- [Document]
As a “provisional name for the enframing” (Heidegger 1997b: 445), Heidegger thinks of ‘machination’. For him, ‘machination’ is a reflection on modern technology, which is understood as “the production of being itself (of nature and history) in the calculable feasibility, the Machtsamkeit undergoing machination” (Heidegger 1997a: 173).13 As “the authorisation of machination in itself”, technology is the “establishment of the abandonment of being to itself and thus the de-worlding, de-grounding, dehumanisation, de-divinisation of being” (Heidegger 2009a: 297). But the matter-of-factness with which being appears as “usable” and as “success of human endeavour” hides “the all-pervasive machination [...] its essence” (Heidegger 2022a: 186f.). Heidegger repeatedly defends himself against an understanding of machination “in a disparaging sense” (Heidegger 2020: 168) and would like to see it understood primarily in terms of the history of being (cf. Heidegger 2020: 168). However, it is clear from Heidegger’s thinking that we must understand machination as the characteristic feature of the late modern form of being-abandoned.14 Machination is essentially characterised by the fact that, with its rule, the lack of being is not specifically experienced. In machination, the earth is made available without limits or substitutes.

According to Heidegger’s interpretation, machination is essentially “determined by calculation and the computational” (Heidegger 2022a: 46), and it thus becomes the sign of modernity. Calculation as a characteristic of machination is an interpretation of λόγος as “the planning, setting up and bringing in of ‘interests’” (Heidegger 2003a: 131). Being is understood solely in terms of its feasibility. Machination, as a quantitative approach to the world, becomes the “dominion of the making and the made” (Heidegger 2003a: 131) and already refers with its wording to “making” and thus to “a planning, setting up and making of the world” (Heidegger 1992: 141) as well as to “power” (Heidegger 2018a: 150). Machination takes on the attitude of boundless expansion that knows no fear (cf. Heidegger 2003a: 131). It knows no fear because its entire logic is aimed at the dominance of the quantitative, in which, the essence of being is perverted into its ‘un-being’. The basic feature of machination is violence, in which, “the preponderance comes into its own in what is feasible and what is becoming” (Heidegger 2003a: 126), and which develops “in the securing of power” (Heidegger 1997a: 16). For Heidegger, however, its superior power is nowhere more evident than in thinking. Calculating thinking cannot bring the hiddenness of being into view.

- [Actions to take]
(A) Answer these questions about the passage on machination, one answer per line:
(i) What does Heidegger think of as a "provisional name for the enframing"?
(ii) What is named as the basic feature of machination?
(iii) What is calculating thinking unable to bring into view?
(B) Reproduce the rows below word for word, starting at the beginning of the rows and ending with the line that contains "top-left (92, 140), bottom-right (401, 298)", both included. Omit the pictures.

- [Material for this exercise]
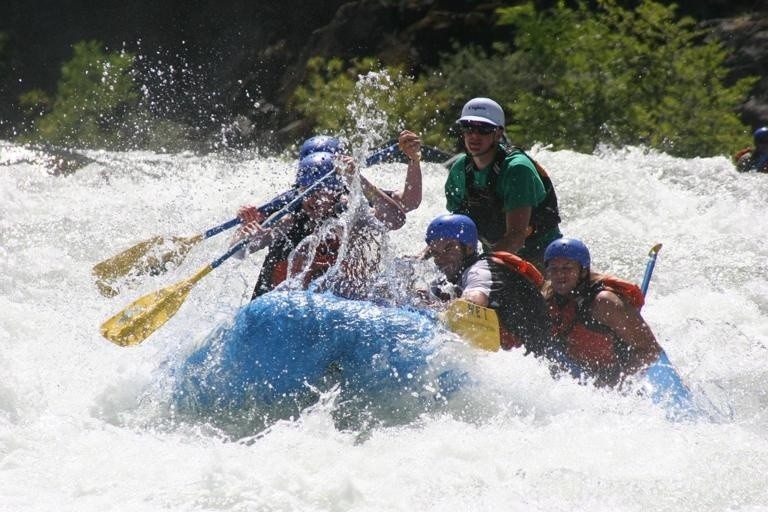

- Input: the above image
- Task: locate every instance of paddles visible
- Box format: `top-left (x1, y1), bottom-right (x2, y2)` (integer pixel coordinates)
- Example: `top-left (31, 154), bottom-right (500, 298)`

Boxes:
top-left (97, 160), bottom-right (350, 347)
top-left (396, 298), bottom-right (502, 354)
top-left (92, 140), bottom-right (401, 298)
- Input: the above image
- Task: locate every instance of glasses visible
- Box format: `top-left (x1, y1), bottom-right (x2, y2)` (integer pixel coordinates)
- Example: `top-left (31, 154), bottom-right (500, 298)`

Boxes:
top-left (459, 122), bottom-right (497, 136)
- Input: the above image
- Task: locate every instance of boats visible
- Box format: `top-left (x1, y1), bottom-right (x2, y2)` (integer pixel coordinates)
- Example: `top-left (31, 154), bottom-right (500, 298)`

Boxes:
top-left (174, 292), bottom-right (689, 417)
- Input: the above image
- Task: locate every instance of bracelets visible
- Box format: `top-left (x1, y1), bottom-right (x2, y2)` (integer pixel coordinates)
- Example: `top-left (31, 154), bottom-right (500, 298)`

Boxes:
top-left (408, 150), bottom-right (424, 163)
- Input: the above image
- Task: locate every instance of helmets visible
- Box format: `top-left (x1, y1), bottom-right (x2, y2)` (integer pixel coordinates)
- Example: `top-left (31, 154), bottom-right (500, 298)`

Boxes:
top-left (297, 136), bottom-right (344, 188)
top-left (425, 214), bottom-right (477, 245)
top-left (543, 238), bottom-right (590, 270)
top-left (456, 97), bottom-right (505, 128)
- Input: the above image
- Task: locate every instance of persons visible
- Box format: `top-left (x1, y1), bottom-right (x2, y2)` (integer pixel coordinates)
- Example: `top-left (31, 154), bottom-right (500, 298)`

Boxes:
top-left (443, 96), bottom-right (562, 280)
top-left (540, 237), bottom-right (663, 395)
top-left (229, 127), bottom-right (425, 230)
top-left (732, 126), bottom-right (768, 172)
top-left (224, 152), bottom-right (408, 300)
top-left (422, 212), bottom-right (552, 355)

- [In response]
(A)
(i) Machination
(ii) Violence
(iii) The hiddenness of being

(B)
- Input: the above image
- Task: locate every instance of paddles visible
- Box format: `top-left (x1, y1), bottom-right (x2, y2)` (integer pixel coordinates)
- Example: `top-left (31, 154), bottom-right (500, 298)`

Boxes:
top-left (97, 160), bottom-right (350, 347)
top-left (396, 298), bottom-right (502, 354)
top-left (92, 140), bottom-right (401, 298)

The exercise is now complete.